Il tono della predica è stato netto: parlare di fede significa tradurla in azioni che difendono i più deboli contro chi approfitta della loro condizione. Lorefice ha rifiutato letture superficiali, chiamando la comunità a misurare le proprie responsabilità civili oltre che spirituali.
Il richiamo arriva in un momento in cui la tenuta dei servizi pubblici e la qualità dell’assistenza sanitaria sono al centro del dibattito pubblico. Per i fedeli presenti, la celebrazione è diventata anche un punto di osservazione sulle conseguenze concrete di politiche sbagliate o di scandali istituzionali.
Perché questo conta per i cittadini
Le parole dell’arcivescovo non restano rintocchi rituali: segnalano problemi che ricadono quotidianamente sui singoli e sulle famiglie. In particolare:
- il deterioramento della sanità può aumentare la precarietà degli anziani e gravare sui caregiver;
- la disoccupazione prolungata alimenta esclusione sociale e insicurezza economica;
- la gestione dell’immigrazione richiede risposte che combinino tutela dei diritti e assistenza psicosociale.

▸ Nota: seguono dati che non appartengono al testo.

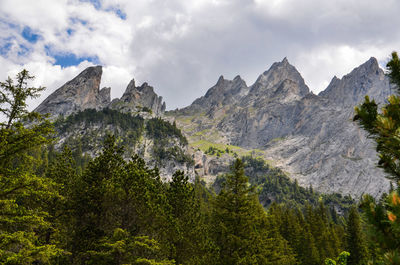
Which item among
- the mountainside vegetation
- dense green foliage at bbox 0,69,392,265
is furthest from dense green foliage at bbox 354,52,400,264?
dense green foliage at bbox 0,69,392,265

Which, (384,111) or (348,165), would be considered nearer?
(384,111)

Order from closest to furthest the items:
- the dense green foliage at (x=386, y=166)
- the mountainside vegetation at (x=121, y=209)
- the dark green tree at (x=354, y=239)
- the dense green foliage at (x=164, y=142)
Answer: the dense green foliage at (x=386, y=166)
the mountainside vegetation at (x=121, y=209)
the dark green tree at (x=354, y=239)
the dense green foliage at (x=164, y=142)

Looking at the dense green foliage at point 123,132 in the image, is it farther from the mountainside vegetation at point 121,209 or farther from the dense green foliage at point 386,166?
the dense green foliage at point 386,166

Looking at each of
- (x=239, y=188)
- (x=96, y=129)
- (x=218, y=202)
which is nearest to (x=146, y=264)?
(x=218, y=202)

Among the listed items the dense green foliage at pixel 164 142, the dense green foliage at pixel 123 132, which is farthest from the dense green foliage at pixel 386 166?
the dense green foliage at pixel 164 142

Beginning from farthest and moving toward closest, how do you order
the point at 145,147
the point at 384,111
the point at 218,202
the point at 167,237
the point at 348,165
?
the point at 348,165, the point at 145,147, the point at 218,202, the point at 167,237, the point at 384,111

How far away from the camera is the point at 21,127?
11500 millimetres

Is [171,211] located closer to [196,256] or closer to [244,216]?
[196,256]

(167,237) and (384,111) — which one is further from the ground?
(384,111)

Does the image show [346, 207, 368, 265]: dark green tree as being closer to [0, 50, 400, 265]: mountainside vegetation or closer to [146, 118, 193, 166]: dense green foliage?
[0, 50, 400, 265]: mountainside vegetation

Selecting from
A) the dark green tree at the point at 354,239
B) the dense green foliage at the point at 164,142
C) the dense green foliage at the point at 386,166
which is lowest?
the dark green tree at the point at 354,239

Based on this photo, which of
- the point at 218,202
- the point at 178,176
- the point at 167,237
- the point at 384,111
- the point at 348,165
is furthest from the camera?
the point at 348,165

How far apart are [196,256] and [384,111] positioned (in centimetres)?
1724

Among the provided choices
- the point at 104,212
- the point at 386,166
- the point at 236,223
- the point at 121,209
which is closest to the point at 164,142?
the point at 236,223
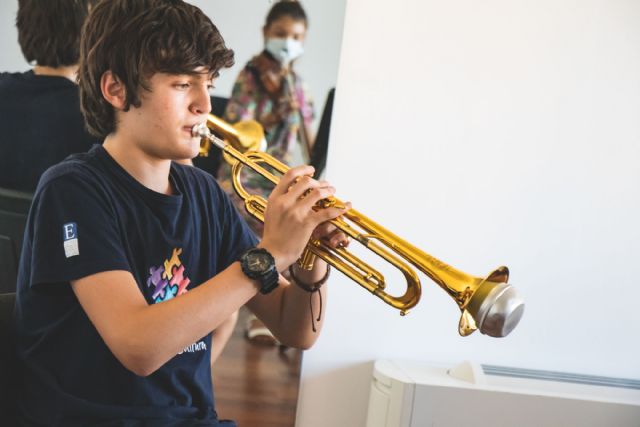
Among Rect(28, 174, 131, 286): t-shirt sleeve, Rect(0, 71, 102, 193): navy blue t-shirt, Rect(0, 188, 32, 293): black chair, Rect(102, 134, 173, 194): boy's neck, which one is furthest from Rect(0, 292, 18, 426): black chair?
Rect(0, 71, 102, 193): navy blue t-shirt

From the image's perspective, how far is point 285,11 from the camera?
6.84 ft

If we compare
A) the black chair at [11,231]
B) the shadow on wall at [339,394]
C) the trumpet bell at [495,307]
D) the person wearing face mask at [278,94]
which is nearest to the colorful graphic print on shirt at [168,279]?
the trumpet bell at [495,307]

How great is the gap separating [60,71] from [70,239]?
3.30 feet

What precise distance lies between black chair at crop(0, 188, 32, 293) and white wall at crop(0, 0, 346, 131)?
0.37 metres

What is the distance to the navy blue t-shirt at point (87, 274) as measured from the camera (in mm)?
1126

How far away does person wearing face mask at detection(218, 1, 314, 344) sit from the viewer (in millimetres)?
2084

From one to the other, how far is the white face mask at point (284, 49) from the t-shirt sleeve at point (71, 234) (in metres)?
1.01

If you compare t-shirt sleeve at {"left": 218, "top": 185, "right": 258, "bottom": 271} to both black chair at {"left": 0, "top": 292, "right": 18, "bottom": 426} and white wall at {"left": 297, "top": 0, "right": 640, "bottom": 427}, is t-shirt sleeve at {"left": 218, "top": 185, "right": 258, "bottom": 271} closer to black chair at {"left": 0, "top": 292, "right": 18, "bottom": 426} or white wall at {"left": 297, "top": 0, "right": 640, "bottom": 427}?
black chair at {"left": 0, "top": 292, "right": 18, "bottom": 426}

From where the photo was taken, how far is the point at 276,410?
2188 millimetres

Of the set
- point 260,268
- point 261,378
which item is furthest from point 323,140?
point 260,268

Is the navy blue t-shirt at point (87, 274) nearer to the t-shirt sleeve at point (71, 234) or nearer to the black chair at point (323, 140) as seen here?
the t-shirt sleeve at point (71, 234)

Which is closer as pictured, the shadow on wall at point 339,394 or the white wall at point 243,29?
the white wall at point 243,29

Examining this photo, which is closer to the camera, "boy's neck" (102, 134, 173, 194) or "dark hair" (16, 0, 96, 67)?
"boy's neck" (102, 134, 173, 194)

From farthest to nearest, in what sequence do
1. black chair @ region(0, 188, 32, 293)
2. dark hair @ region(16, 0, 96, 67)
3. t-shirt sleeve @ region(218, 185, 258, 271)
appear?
dark hair @ region(16, 0, 96, 67) → black chair @ region(0, 188, 32, 293) → t-shirt sleeve @ region(218, 185, 258, 271)
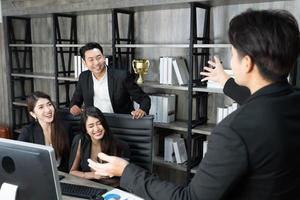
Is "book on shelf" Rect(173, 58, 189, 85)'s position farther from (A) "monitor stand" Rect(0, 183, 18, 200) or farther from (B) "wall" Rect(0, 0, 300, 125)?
(A) "monitor stand" Rect(0, 183, 18, 200)

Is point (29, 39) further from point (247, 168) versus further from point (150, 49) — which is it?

Chi ascoltava in Cattedrale ha percepito il messaggio come un invito all’azione collettiva: istituzioni, comunità ecclesiali e cittadini devono farsi carico delle fragilità senza delegare tutto alle buone intenzioni.
Concludendo, l’arcivescovo ha ricordato che la misura della nostra responsabilità sarà valutata dalla capacità di amare il prossimo in modo concreto: una chiamata a trasformare la solidarietà in scelte e pratiche tangibili, prima che sia troppo tardi.